To help obfuscate the incidence and consequences of illegal abortion, Koch et al. present as their main conclusion (in the PLoS ONE study) that women’s educational level is the primary factor leading to the decline in maternal deaths in Chile. This is hardly groundbreaking, since higher education has long been correlated with better health outcomes the world over. Other key factors cited by the authors, such as the availability of clean water and skilled birth attendants, are also blatantly obvious predictors of improved maternal health outcomes, but help dress up the study as scientific and untainted by anti-choice ideology. Of course, the factors influencing maternal health and mortality in Chile and elsewhere are complex and varied. The legal status of abortion is only one aspect that can easily get obscured by other competing factors, and this is exactly what the study authors have attempted to do. But the bottom line is that if abortion was safe and legal in Chile, the country’s maternal morbidity and mortality rates would be even lower than they are.
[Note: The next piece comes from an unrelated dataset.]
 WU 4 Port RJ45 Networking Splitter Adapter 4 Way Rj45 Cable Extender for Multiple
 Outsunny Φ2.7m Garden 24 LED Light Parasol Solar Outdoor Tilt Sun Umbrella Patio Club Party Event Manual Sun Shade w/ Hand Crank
Another well-established global fact is that good availability of contraception significantly reduces unintended pregnancies and thus abortions. Therefore, the key factor in Chile’s declining maternal mortality rates since the 1960s is far more likely to be the country’s family planning program introduced at that time — but this rates only a passing mention by the study authors.
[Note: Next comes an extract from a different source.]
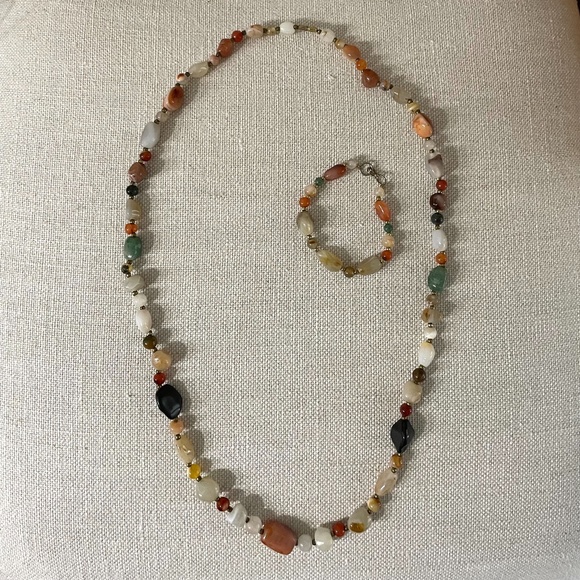 Vintage 1960's Thailand Boho Bead Agate Necklace and Bracelet Set - Picture 1 of 6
To counter the large body of evidence that legalizing abortion decreases maternal mortality, the authors cite Ireland, Malta and Poland as other countries with illegal abortion and low maternal mortality, ignoring the fact that women in all three countries routinely travel to nearby countries to obtain safe, legal abortions — a near-impossible alternative for Chilean women, since abortion is criminalized in neighbouring Latin American countries. (To be fair, Dr. Koch concedes this point in his response to Guttmacher).
Further, many studies have demonstrated that abortion is frequently underreported or misreported by women and health-care workers, especially in regions where it’s criminalized. Even without that direct evidence, the stigma and illegality of abortion, and the fear of shaming or prosecution, make this an obvious commonsense conclusion that cannot be denied.
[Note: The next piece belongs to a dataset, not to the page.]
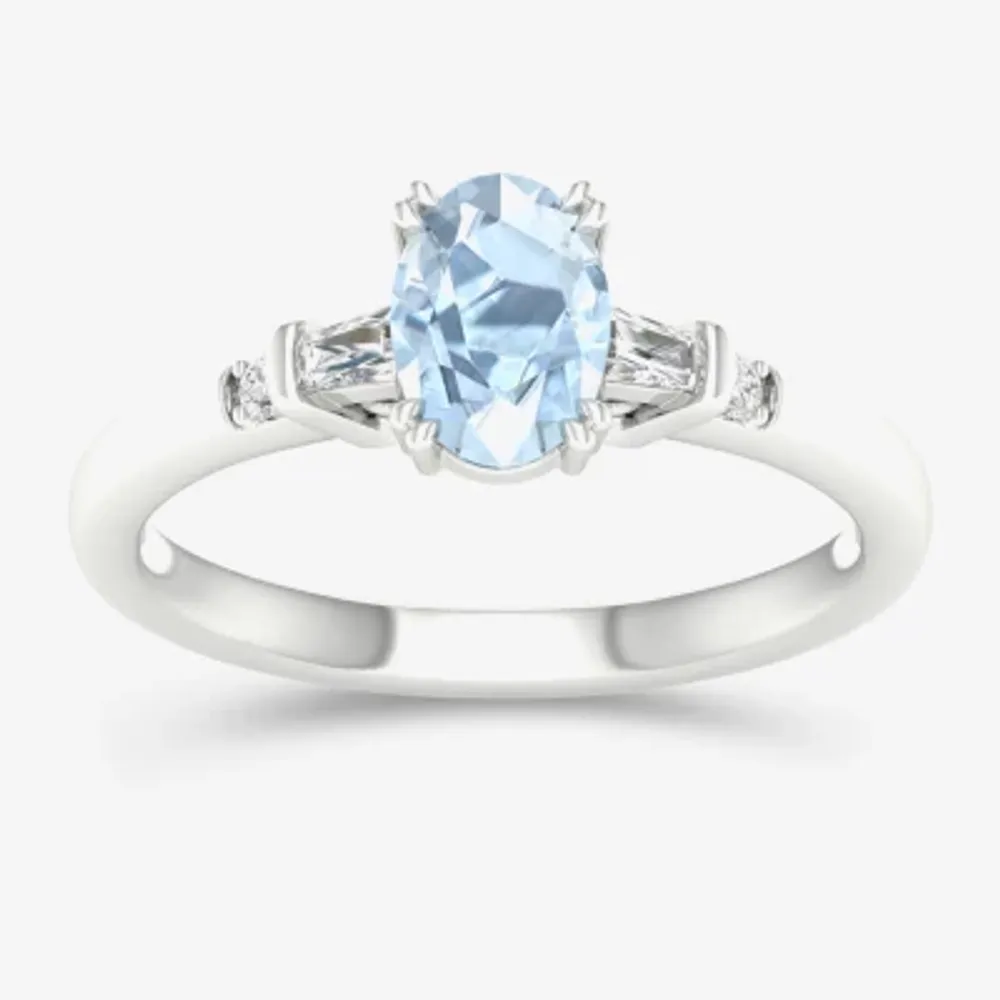 Womens Genuine Blue Aquamarine 10K Gold Oval Cocktail Ring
The Koch et al. article has been distributed widely through anti-choice circles since its publication, which helps explain why it’s the second most viewed study on women’s health on the PLoS ONE website (as of this writing). The study will undoubtedly serve as a key source for anti-choice lobbyists trying to influence the policy decisions of governments. For example, it could lead to decreased funding for reproductive health programs in developing countries — such as what happened in Canada in 2010, or further restrictions on abortion despite current laws that still kill 47,000 women a year and injure over 8 million. By rendering those women invisible, the study becomes a dangerous weapon that threatens to slow down the global decrease in maternal mortality and continue allowing women to suffer and die unnecessarily.